Besides, though occasionally Laleham had resorted to this means of supplying a missing species, it was a course he seldom took. Nearly every butterfly in his vast flower-garden of shimmering wings had been caught by his own hand. There was no country in the world he had not visited in his determined dream of being, one might say, the Balzac of the butterfly; and it was only the commoner sort of butterfly he had occasionally obtained by exchange. The butterfly that was missing from his collection he made it a point of honour, and indeed, in course of time, a sort of superstition, to capture for himself. To the ordinary and non-entomological observer, untouched by Laleham’s mystic passion, there would seem little enough to account for his preoccupation in the quite insignificant object of it, a tiny blue butterfly, to ordinary eyes not differing from any other tiny blue butterfly, and in fact only to be known for what it was by a mystic marking almost imperceptible, hidden beneath its wings. Not even the collector himself could be sure of what he was pursuing, on account of the butterfly’s resemblance to another species comparatively common, exactly like, except for that hidden signature, that distinguishing hall-mark. If one were to depreciate the value of this illustrious insect, and say that its sole distinction was that of rarity, the collector would only smile, and could afford to, perhaps.

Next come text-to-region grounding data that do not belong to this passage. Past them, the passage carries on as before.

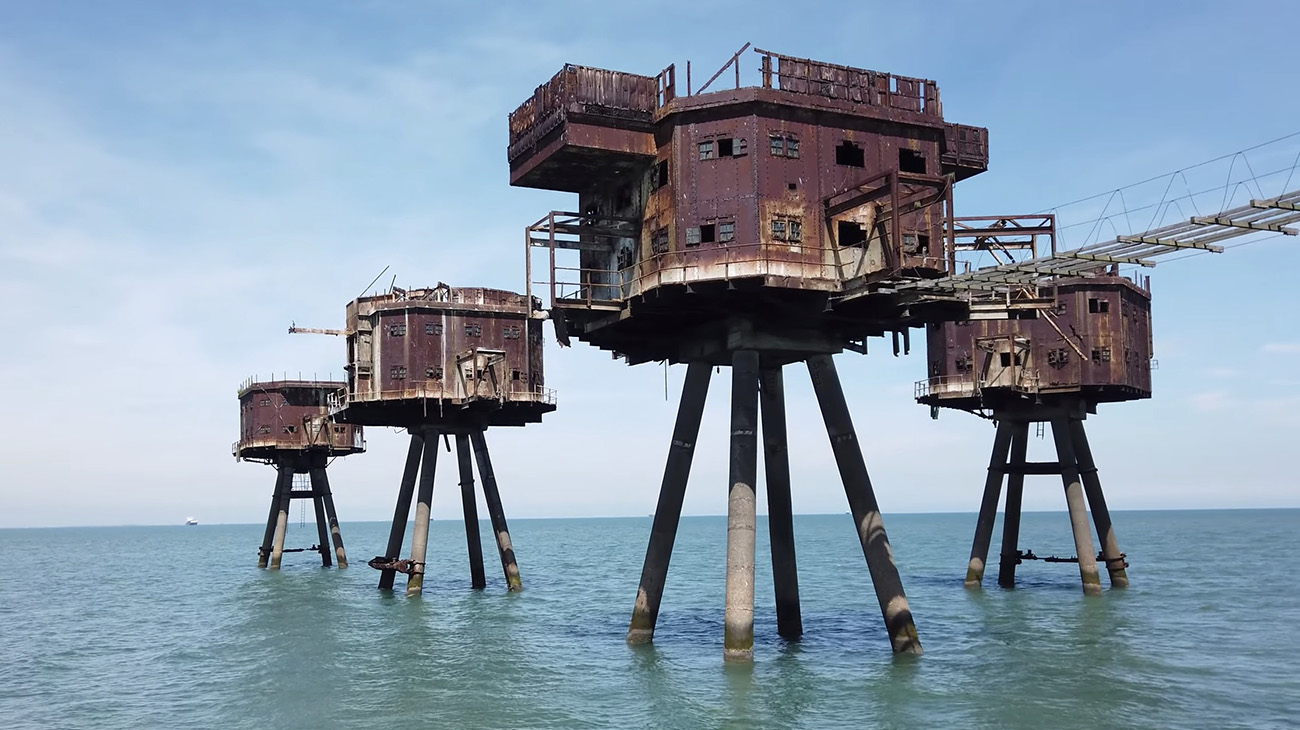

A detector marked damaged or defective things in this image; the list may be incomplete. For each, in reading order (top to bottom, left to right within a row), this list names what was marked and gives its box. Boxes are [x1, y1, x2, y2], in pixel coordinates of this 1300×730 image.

rusty metal tower [232, 374, 364, 568]
rusted steel wall [236, 381, 361, 454]
rusty metal tower [322, 281, 556, 594]
rusted steel wall [343, 284, 546, 405]
rusted beam [626, 361, 712, 639]
rusted beam [728, 348, 759, 659]
rusty metal tower [504, 45, 1034, 659]
rusted beam [759, 366, 795, 633]
rusted beam [800, 353, 925, 654]
rusted beam [967, 420, 1013, 584]
rusted steel wall [925, 276, 1149, 405]
rusty metal tower [909, 187, 1300, 592]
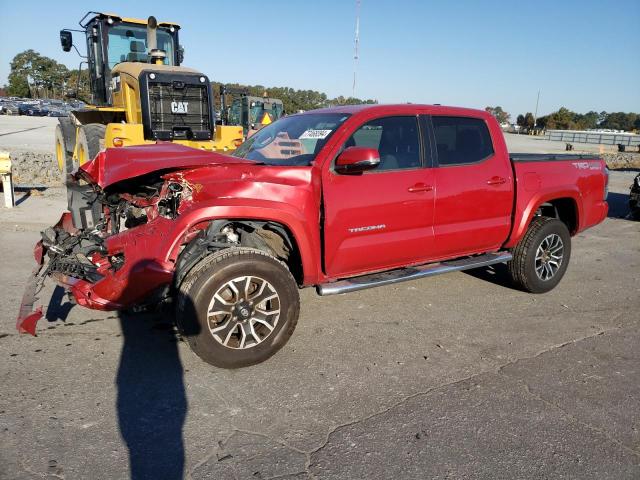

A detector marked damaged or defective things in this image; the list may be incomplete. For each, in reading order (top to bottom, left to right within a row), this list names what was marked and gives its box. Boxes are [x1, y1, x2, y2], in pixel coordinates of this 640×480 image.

severe front damage [15, 143, 316, 334]
crumpled hood [81, 142, 256, 188]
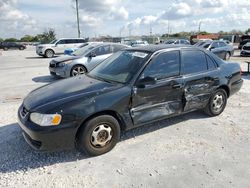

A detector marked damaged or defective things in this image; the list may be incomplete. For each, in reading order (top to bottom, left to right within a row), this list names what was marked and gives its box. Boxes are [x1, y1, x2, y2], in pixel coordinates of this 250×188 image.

crumpled hood [22, 74, 118, 111]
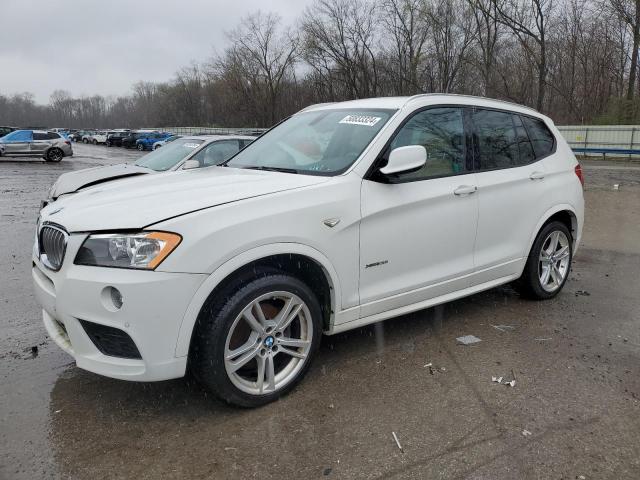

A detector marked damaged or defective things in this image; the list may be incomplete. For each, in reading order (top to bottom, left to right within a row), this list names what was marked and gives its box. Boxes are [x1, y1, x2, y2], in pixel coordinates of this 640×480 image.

crumpled hood [50, 162, 152, 198]
crumpled hood [40, 166, 330, 232]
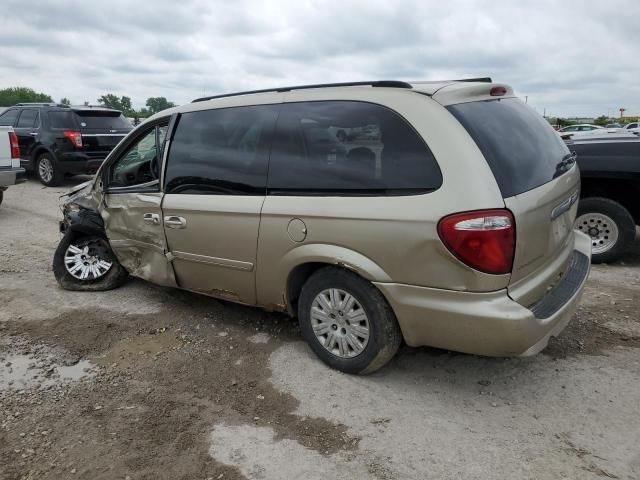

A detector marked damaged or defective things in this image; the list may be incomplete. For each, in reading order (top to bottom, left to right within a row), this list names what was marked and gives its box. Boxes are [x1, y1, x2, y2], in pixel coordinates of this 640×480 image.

damaged minivan [52, 79, 592, 374]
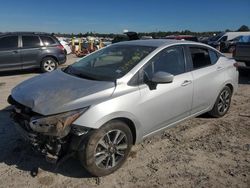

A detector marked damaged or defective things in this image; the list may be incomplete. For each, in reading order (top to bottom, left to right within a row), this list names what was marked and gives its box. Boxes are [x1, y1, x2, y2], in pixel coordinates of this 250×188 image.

crumpled hood [11, 70, 115, 115]
damaged front bumper [8, 95, 91, 163]
broken headlight [29, 108, 88, 137]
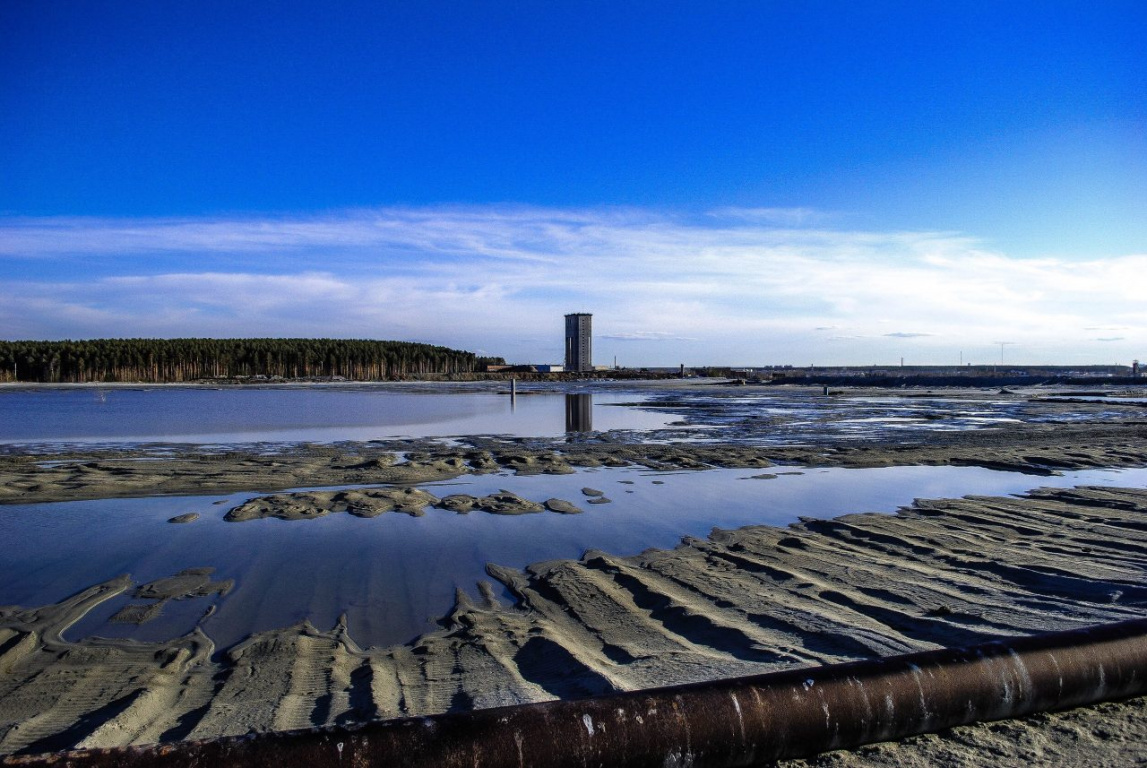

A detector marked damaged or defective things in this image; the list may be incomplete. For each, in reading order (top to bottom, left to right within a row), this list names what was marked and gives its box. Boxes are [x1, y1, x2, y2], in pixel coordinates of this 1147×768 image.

rusty metal pipe [6, 618, 1147, 768]
corroded pipe surface [8, 618, 1147, 768]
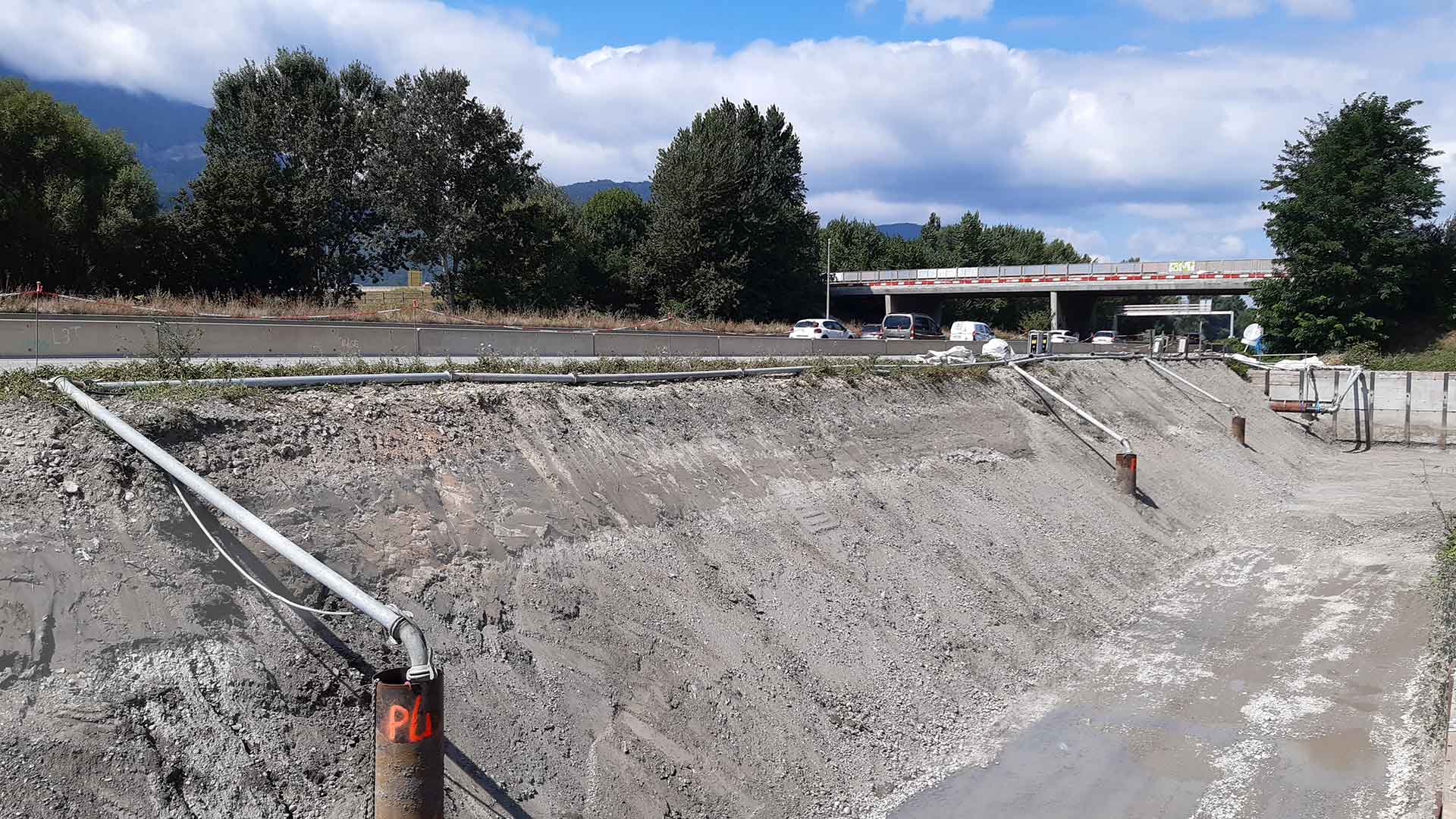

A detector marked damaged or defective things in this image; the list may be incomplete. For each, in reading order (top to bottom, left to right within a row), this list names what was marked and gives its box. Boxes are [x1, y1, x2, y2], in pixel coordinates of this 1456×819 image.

rusty steel pipe [1112, 448, 1135, 495]
rusty steel pipe [375, 664, 442, 816]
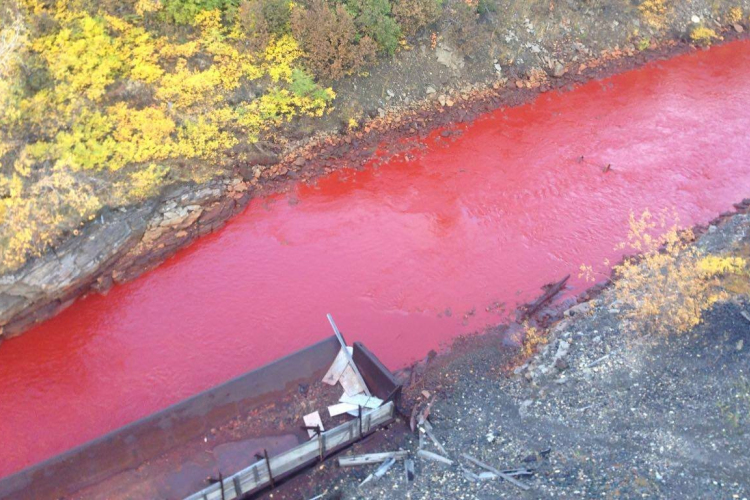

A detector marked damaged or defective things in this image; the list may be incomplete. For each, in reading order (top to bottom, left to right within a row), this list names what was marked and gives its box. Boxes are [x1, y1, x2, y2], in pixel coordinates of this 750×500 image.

broken wooden debris [328, 314, 372, 396]
broken wooden debris [328, 402, 362, 418]
broken wooden debris [304, 412, 324, 440]
broken wooden debris [360, 456, 400, 486]
broken wooden debris [462, 454, 532, 492]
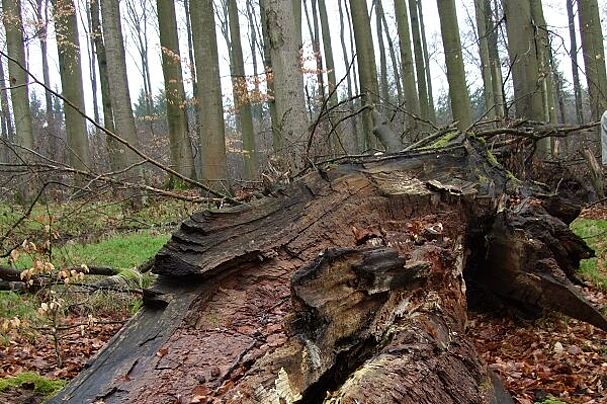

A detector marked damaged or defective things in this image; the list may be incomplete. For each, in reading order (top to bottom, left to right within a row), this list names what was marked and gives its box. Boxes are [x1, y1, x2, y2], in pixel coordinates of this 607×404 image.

broken timber [51, 140, 604, 404]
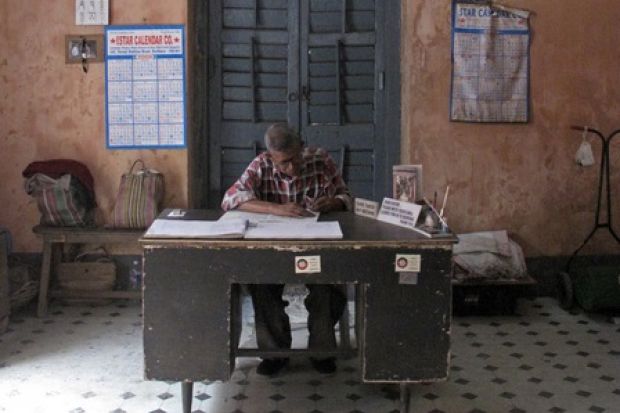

Rarity! only rarity! Was not that enough! Had not mankind agreed, throughout recorded history, that rarity alone, unaccompanied by any other precious characteristic, is of all qualifications, the qualification of immortality; and is not rarity of all values the ideal value, a value not measurable by the eye, or any method of external judgment, a value of the soul. Besides, what are the highest prizes in any chase or contest whatsoever--a simple wreath of laurel, the antlers of a deer, objects in themselves only symbolically valuable. Why, therefore, should not the ambitious pursuing spirit of man stake its fortunes on a butterfly--for what could be more typical of its own wandering course and ever changing goal.

* * * * *

The Laleham butterfly, as it is now called, and as not seldom happens with other rare things in nature--this being, I may add, not the least of nature’s mysterious whims--had never been found except in one remote corner of England, a fenny country producing a hardly less rare variety of flowering rush on which its caterpillar alone could feed. It was a country of boundless marshy levels, and peaty solitudes, a country of herons, and long dark-eyed pools, which, flashing every few yards under the boundless sky, filled the loneliness with magic mirrors. For the gay it was a dreary land, but for those who have found “nought so sweet as melancholy” it was melancholy only as great music is melancholy, and its loneliness was that of some splendid raven-haired widow with her tragic gaze upon the sky. It was a thinly populated region, with here and there an inn and a few cottages taking shelter under the wing of some mouldering grange. It was, in short, one of the sad beautiful ends of the earth. Here it was, and here alone, that Laleham’s butterfly had chosen to dwell, to secret itself, indeed, as though in a place so remote it might hope to preserve its fragile aristocratic race from extinction. Yet, though it was known to inhabit this solitude, not a dozen living people had ever seen it, and only two had caught it for many years; for there again it illustrated another mystery of nature, the persistent survival of a rare type, in such unchangeably small numbers as almost to risk extinction, as it were, for the purpose of aristocracy. For at least two hundred years, as long as it had been known at all, the Laleham butterfly had existed apparently in the same small family, only propagating itself sufficiently to keep its race and name upon the earth, and no more. It had not become rare by process of extinction, but because nature apparently had made few of it from the beginning. Happily this aristocratic law of nature is not only applied to butterflies. In fact one might justly say the same of the family that had dwelt in an old embattled house which had stood here sinking deeper and deeper into the solitude since the days of Richard II. Noctorum, the house was called, as was the cluster of cottages around it--a name appropriately dark and mysterious, like the cry of owls at night across the fen.